Below is an example of an LASSO binomial regression model from assignment 3.

library(glmnet)  #Was a helpful guide: https://web.stanford.edu/~hastie/glmnet/glmnet_alpha.html

#Data prep.  Needs to be in matrix format
#Took code from here: 
#https://stackoverflow.com/questions/35437411/error-in-predict-glmnet-function-not-yet-implemented-method
trainx = model.matrix(~.-target,data=train)     
newx = model.matrix(~.-target,data=validation)

#Makes a series of crossvalidated glmnet models for 100 lambda values (default)
#lamba values are constants that define coefficient shrinkage.  
glmnetmodel <- cv.glmnet(x = trainx,   #Predictor variables
                      y = train[,names(train) == "target"],   #Responce variable
                      family = "binomial", #Has it do logistic regression
                      nfolds = 10, #10 fold cv
                      type.measure = "class",  #uses missclassification error as loss
                      gamma = seq(0,1,0.1),  #Values to use for relaxed fit
                      relax = FALSE,#Mixes relaxed fit with regluarized fit
                      alpha = 1)  
#Basically a choice betwen lasso, ridge, or elasticnet regression.  Alpha = 1 is lasso.

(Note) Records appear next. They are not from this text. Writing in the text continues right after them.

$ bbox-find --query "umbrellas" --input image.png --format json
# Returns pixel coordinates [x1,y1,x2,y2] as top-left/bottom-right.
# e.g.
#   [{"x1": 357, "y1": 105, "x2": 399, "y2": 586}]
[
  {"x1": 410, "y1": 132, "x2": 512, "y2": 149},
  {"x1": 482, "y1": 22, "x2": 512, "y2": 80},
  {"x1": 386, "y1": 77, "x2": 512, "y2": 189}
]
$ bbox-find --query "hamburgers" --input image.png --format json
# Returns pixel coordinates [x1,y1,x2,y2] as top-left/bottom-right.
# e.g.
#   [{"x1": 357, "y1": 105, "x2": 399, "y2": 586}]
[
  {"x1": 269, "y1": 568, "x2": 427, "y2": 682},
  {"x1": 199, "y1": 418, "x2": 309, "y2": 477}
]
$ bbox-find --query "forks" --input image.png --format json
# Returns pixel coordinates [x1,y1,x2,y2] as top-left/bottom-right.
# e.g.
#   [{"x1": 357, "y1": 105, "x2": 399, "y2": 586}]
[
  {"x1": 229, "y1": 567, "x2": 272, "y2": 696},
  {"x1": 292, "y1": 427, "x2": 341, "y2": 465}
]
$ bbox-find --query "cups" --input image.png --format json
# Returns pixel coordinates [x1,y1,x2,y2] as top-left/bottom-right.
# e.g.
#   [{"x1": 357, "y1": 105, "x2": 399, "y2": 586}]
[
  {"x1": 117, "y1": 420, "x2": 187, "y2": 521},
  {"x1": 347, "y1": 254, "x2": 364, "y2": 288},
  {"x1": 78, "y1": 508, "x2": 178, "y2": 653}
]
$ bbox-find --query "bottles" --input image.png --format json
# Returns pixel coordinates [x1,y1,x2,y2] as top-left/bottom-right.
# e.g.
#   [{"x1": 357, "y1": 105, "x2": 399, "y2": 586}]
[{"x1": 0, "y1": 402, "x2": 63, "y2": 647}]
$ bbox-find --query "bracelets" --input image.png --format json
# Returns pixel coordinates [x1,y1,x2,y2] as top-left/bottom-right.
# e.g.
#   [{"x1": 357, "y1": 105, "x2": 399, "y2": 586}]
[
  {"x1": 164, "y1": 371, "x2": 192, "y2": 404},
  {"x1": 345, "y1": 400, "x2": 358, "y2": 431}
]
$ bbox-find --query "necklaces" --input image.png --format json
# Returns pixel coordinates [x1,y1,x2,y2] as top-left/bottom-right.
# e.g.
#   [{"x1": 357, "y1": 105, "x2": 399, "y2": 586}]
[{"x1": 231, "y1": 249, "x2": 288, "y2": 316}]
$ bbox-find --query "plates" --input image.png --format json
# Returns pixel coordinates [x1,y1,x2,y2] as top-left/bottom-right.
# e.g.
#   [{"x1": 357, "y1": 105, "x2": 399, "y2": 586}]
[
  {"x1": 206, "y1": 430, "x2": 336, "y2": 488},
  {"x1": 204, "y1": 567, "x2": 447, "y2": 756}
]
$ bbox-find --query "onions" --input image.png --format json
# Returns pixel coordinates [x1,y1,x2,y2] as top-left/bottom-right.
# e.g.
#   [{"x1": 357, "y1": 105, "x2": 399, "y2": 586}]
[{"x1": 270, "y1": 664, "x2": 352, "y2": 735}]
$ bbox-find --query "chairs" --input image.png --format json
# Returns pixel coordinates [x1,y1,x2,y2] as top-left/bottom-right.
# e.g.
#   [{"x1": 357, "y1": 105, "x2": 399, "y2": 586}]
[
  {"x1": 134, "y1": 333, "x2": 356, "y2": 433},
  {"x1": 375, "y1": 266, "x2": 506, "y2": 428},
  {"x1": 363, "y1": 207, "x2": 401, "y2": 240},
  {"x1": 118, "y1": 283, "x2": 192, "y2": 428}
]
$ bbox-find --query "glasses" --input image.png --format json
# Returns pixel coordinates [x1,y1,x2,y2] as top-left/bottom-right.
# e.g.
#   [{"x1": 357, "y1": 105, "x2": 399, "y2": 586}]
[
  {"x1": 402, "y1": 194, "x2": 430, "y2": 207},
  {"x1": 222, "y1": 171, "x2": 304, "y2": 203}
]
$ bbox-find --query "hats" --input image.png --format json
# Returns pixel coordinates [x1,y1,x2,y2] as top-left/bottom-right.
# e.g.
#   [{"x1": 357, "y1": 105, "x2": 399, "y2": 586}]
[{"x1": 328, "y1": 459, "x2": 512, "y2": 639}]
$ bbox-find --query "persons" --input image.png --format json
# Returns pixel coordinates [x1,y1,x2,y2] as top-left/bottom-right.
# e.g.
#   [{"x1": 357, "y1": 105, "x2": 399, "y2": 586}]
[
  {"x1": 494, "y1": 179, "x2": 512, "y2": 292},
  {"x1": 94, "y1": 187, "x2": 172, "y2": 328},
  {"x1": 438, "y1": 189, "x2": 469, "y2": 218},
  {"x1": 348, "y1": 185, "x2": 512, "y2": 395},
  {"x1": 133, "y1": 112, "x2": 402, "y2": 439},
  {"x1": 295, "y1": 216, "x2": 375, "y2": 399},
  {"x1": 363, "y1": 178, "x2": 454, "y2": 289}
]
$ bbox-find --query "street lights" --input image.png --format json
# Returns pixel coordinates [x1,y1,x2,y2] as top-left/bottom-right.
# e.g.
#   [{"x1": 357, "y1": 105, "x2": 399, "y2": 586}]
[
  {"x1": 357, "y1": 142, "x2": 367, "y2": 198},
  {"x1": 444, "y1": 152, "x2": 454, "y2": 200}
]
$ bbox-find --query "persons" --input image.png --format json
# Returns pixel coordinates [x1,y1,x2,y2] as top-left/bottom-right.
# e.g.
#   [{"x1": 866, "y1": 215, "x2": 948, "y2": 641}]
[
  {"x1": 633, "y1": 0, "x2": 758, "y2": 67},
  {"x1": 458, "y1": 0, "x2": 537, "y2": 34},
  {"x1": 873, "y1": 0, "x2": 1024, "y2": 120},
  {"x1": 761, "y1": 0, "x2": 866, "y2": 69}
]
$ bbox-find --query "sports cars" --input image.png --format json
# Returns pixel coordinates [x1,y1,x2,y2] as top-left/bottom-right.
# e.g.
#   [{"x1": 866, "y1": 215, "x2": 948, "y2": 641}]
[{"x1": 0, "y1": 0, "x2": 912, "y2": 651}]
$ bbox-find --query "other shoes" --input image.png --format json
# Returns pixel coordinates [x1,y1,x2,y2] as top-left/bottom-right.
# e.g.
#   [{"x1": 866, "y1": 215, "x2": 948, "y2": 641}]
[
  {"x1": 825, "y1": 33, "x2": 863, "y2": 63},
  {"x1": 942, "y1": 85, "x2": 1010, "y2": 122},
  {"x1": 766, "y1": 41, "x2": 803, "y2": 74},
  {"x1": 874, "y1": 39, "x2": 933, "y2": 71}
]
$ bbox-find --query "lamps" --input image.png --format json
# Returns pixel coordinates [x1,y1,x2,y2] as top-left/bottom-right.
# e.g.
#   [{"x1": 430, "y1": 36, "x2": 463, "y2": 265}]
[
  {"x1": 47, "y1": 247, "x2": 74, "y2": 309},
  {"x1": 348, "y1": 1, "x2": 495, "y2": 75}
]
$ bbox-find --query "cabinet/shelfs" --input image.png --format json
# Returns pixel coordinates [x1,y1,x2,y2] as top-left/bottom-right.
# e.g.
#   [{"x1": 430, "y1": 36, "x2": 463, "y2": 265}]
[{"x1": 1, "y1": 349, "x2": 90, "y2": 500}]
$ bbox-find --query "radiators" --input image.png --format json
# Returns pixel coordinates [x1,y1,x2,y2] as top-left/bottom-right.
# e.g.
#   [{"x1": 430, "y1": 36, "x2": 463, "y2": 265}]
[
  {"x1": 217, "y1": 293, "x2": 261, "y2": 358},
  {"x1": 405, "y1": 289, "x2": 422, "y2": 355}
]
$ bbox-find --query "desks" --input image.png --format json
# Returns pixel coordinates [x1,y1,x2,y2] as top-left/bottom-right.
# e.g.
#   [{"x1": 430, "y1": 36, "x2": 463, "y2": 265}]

#Predicts the probability that the target variable is 1
predictions <- predict(glmnetmodel, newx = newx, type = "response", 
                       s=glmnetmodel$lambda.min) 
#setting lambda.min uses the lambda value with the minimum mean cv error (picks the best model)


#Print's the coefficients the model uses
print(coef.glmnet(glmnetmodel, s = glmnetmodel$lambda.min))
## 14 x 1 sparse Matrix of class "dgCMatrix"
##                         1
## (Intercept) -25.488121792
## (Intercept)   .          
## zn           -0.036655013
## indus        -0.024064734
## chas1         0.712106522
## nox          29.822168595
## rm            .          
## age           0.021102022
## dis           0.347175535
## rad           0.324580442
## tax          -0.004284457
## ptratio       0.211894182
## lstat         0.036257519
## medv          0.094371163

Above, you can see it’s reduced one of the coefficients to 0 (rm). Below, we can see the model is very predictive, although we cannot learn much about the individual relationships of each independent variable to the response variable.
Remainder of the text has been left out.